One day, he whispers to himself. One day, they’ll talk, and they’ll share their secrets, but for now, all he wants to do is close his eyes and hold on to her and sleep.
***
It’s still dark when he gets up. He knows Kelly’s awake, curled up with the duvet tucked under her chin, but he dresses slowly, quietly, and leaves without saying anything. It’s an imperfect arrangement, he knows that, and he knows they both deserve better, but for now it’s all they’ve got, and that’s good enough.
He tries to sleep again at home, on the sofa, but every time he slips away he sees Dylan and wakes with a start. Not just Dylan, but Kelly too, and that kid and Don Hudson: Don, tied to the chair and all that blood, all that blood everywhere.
***
Frank’s already showered and changed when he hears the doorbell. He checks his watch. Half–eleven. Half an hour early.
He opens the door.
“Hello, Rick,” he says.
Rick looks like he’s been hit by a freight train. Like the train’s hit him, backed itself up and hit him again and again.
Frank steps aside, lets Rick in. Frank locks the door and turns, and takes a good one in the mouth. Rick grabs him and pushes him back against the door.

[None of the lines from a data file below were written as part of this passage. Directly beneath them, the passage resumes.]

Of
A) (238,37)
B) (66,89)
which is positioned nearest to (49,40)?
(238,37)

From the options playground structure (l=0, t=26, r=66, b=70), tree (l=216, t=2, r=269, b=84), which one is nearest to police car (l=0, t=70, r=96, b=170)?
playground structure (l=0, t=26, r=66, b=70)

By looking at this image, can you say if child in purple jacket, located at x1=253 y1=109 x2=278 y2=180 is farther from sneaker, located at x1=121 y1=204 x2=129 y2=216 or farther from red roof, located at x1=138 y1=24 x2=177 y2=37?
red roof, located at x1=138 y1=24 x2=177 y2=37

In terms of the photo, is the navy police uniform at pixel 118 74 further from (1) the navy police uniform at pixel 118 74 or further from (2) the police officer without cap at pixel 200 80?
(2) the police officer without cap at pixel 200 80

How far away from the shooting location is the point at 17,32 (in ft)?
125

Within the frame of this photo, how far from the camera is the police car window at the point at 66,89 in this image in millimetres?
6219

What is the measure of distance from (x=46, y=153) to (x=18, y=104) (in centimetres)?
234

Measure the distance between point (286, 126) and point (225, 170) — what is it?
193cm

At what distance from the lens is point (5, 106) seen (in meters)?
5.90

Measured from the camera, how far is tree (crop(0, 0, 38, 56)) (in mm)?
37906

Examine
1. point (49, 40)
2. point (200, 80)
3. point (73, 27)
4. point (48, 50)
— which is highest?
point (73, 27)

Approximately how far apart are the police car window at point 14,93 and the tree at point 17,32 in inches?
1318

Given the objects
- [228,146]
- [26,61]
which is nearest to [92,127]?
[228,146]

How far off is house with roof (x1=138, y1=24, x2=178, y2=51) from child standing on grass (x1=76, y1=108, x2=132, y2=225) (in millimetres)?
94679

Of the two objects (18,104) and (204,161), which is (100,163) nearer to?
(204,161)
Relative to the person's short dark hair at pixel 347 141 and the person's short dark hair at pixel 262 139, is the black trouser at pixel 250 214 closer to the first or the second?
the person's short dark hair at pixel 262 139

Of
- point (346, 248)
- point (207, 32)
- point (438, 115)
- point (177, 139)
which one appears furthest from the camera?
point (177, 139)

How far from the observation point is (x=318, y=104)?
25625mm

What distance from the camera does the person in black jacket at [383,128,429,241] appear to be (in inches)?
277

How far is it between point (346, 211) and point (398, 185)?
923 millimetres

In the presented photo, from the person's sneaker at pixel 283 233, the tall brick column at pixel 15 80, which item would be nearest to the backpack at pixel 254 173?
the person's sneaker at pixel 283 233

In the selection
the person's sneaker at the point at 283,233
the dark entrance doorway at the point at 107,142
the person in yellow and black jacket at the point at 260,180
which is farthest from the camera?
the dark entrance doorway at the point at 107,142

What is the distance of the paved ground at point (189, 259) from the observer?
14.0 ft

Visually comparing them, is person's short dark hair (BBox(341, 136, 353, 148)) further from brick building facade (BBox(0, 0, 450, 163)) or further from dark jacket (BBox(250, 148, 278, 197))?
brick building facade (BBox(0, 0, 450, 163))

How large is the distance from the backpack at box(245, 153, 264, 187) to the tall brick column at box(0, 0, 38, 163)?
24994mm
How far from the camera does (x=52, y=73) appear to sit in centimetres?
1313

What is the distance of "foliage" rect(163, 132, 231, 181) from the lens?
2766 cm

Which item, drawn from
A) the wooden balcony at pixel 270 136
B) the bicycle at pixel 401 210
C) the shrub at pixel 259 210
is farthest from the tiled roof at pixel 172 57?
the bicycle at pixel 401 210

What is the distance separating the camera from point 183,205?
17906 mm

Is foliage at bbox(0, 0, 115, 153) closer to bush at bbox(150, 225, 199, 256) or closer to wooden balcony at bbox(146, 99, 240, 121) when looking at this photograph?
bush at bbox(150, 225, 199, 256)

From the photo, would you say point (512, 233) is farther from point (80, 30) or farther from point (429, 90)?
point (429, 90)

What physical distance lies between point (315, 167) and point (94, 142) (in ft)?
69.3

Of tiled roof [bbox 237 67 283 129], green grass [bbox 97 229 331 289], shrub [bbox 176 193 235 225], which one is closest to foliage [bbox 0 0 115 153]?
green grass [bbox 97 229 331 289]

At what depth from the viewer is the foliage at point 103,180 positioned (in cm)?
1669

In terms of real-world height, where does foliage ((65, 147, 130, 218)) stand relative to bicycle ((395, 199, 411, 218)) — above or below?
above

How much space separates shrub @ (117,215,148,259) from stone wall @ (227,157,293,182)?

“What the fuck, Frank,” he shouts, spit flying, dribbling down his chin. “We said slap me round a bit, not nearly fucking kill me.”
Frank could n
ut him, could bring his head down and shatter every bone in Rick’s nose that wasn’t already broken, but he holds his hands up in a peace offering. He’s not happy about the sucker–punch, but that’s his mistake, not Rick’s: he should have seen it coming the minute he turned his back on the little fucker.
“You’re fine,” Frank says, hands still up. “Just a few cuts and bruises.”
Rick lets go, and backs off. A gash on his forehead has opened up, a trickle of blood running down his cheek.
“Come on,” Frank says. “I’ll get you a towel or something before you bleed to death all over my carpet.”
Rick follows him into the kitchen and Frank runs a towel under the cold tap. He hands the towel to Rick, and motions towards the table. Rick sees the two brown envelopes propped up against the salt and pepper pots.
“Five grand each,” Frank says. “As agreed.”
Rick picks up one of the envelopes and checks it. Smiles, and slips it into his jacket pocket.
“Nice doing business with you,” he says, the towel pressed against his forehead. “Apart from the bit where you tried to fucking kill me.”
“I didn’t try to kill you.”
“You fucking tried to kill me.”
“If I’d tried to kill you, Rick, I would have killed you.”
Rick looks away, then at the other envelope on the table.
“Whatever,” he says. “You talked to the old man?”
“We talked,” Frank says.
“And?”
“Nearly there. We need to hit him again. Wait another couple of weeks and do it again. Another break–in.”
Rick shakes his head.
“You’re really fucking something,” he says. “All those years with the old man, you and him going all the way back, and now this.”
Frank shrugs. “What do you think we should do? Keep on doing nothing, till it’s too late? Do nothing and lose everything. All of us. You, me, everyone.”